We used VaeTM to extract the key diagnostic features from the text of reports in VAERS. Then, we applied the Brighton Collaboration (BC) case definition for GBS, and an information retrieval strategy (i.e. the vector space model) to quantify the specific information that is included in the key features extracted by VaeTM and compared it with the encoded information that is already stored in VAERS as Medical Dictionary for Regulatory Activities (MedDRA) Preferred Terms (PTs). We also evaluated the contribution of the primary (diagnosis and cause of death) and secondary (second level diagnosis and symptoms) diagnostic VaeTM-based features to the total VaeTM-based information.

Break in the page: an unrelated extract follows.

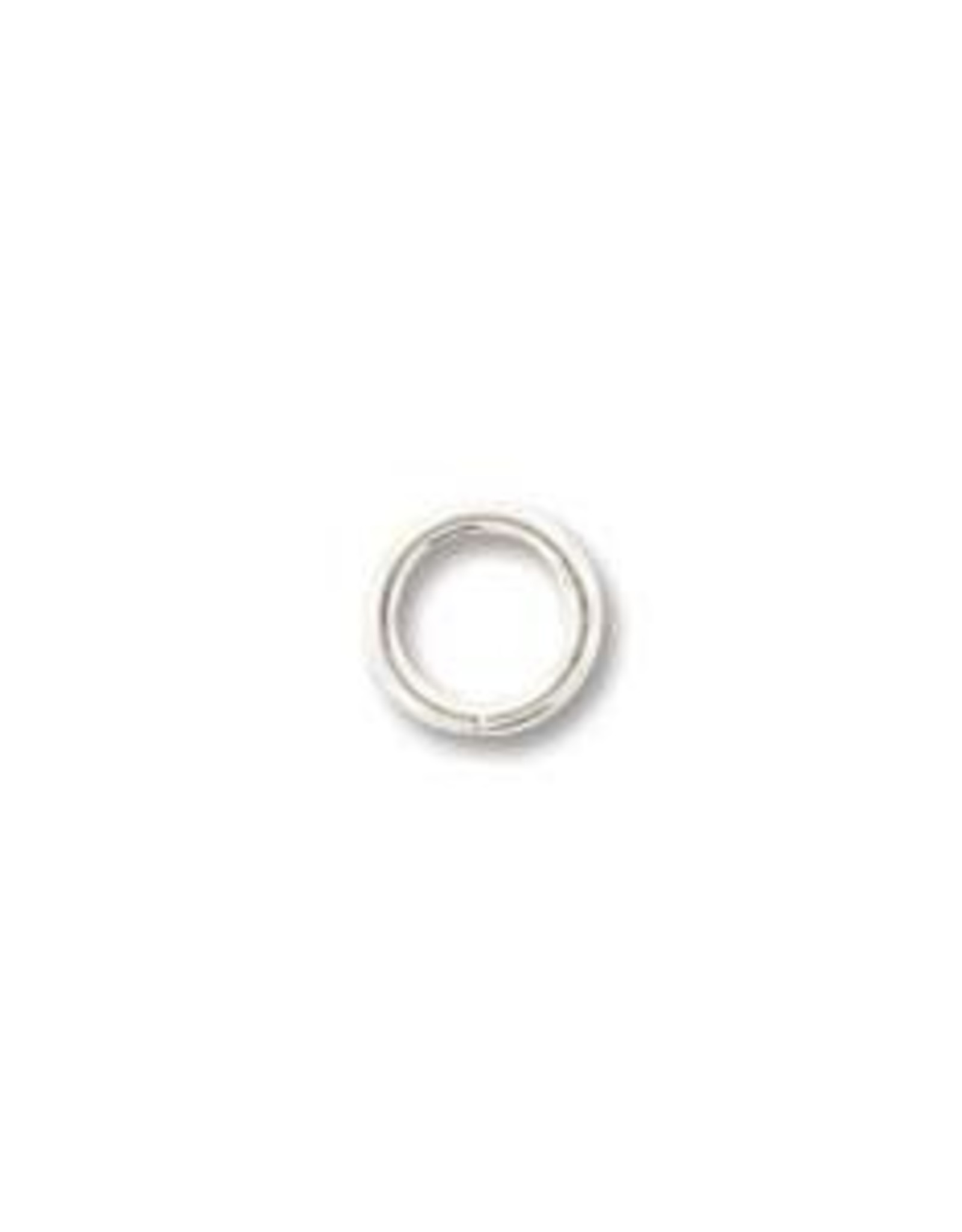 5mm Jumpring 19ga Silver Plated Qty 24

MedDRA captured more information and better supported the classification of reports for GBS than VaeTM (AUC: 0.904 vs. 0.777); the lower performance of VaeTM is likely due to the lack of extraction by VaeTM of specific laboratory results that are included in the BC criteria for GBS. On the other hand, the VaeTM-based classification exhibited greater specificity than the MedDRA-based approach (94.96% vs. 87.65%). Most of the VaeTM-based information was contained in the secondary diagnostic features.
For GBS, clinical signs and symptoms alone are not sufficient to match MedDRA coding for purposes of case classification, but are preferred if specificity is the priority.

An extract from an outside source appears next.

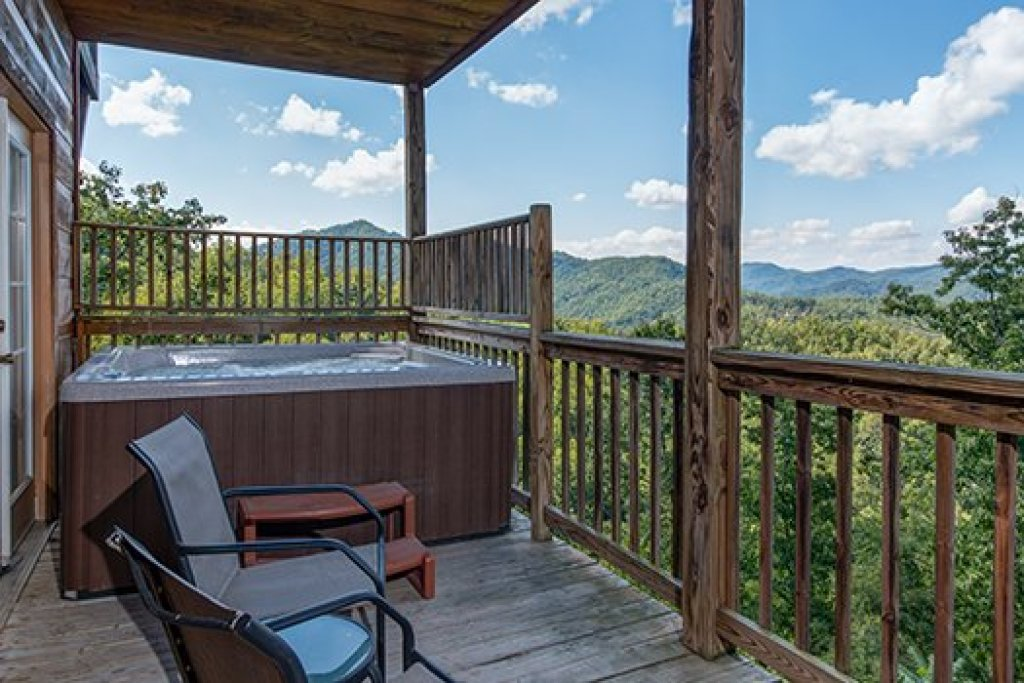 Photo of a Sevierville Cabin named Auburn Sky - This is the twenty-third photo in the set.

我们之前已经证明,通用文本挖掘系统 Vaccine adverse event Text Mining (VaeTM) 系统可用于自动对疫苗上市后安全监测的过敏反应报告进行分类。
评估 VaeTM 对疫苗不良事件报告系统 (VAERS) 中可能的吉兰-巴雷综合征 (GBS) 报告进行分类的能力。
我们使用 VaeTM 从 VAERS 报告的文本中提取关键诊断特征。然后,我们应用 Brighton 合作组织 (BC) 的 GBS 病例定义以及信息检索策略(即向量空间模型),量化 VaeTM 提取的关键特征中包含的特定信息,并将其与已存储在 VAERS 中的 MedDRA 首选术语 (PT) 进行比较。我们还评估了基于诊断的初级(诊断和死因)和次要(二级诊断和症状)特征对基于 VaeTM 的总信息的贡献。
与 VaeTM 相比,MedDRA 能捕获更多的信息,更好地支持 GBS 报告的分类(AUC:0.904 对 0.777);VaeTM 的性能较低可能是因为 VaeTM 未提取包含在 GBS BC 标准中的特定实验室结果。另一方面,基于 VaeTM 的分类比基于 MedDRA 的方法具有更高的特异性(94.96% 对 87.65%)。基于 VaeTM 的信息主要包含在二级诊断特征中。
对于 GBS,仅临床体征和症状不足以匹配 MedDRA 编码,以进行病例分类,但如果优先考虑特异性,则更适合使用。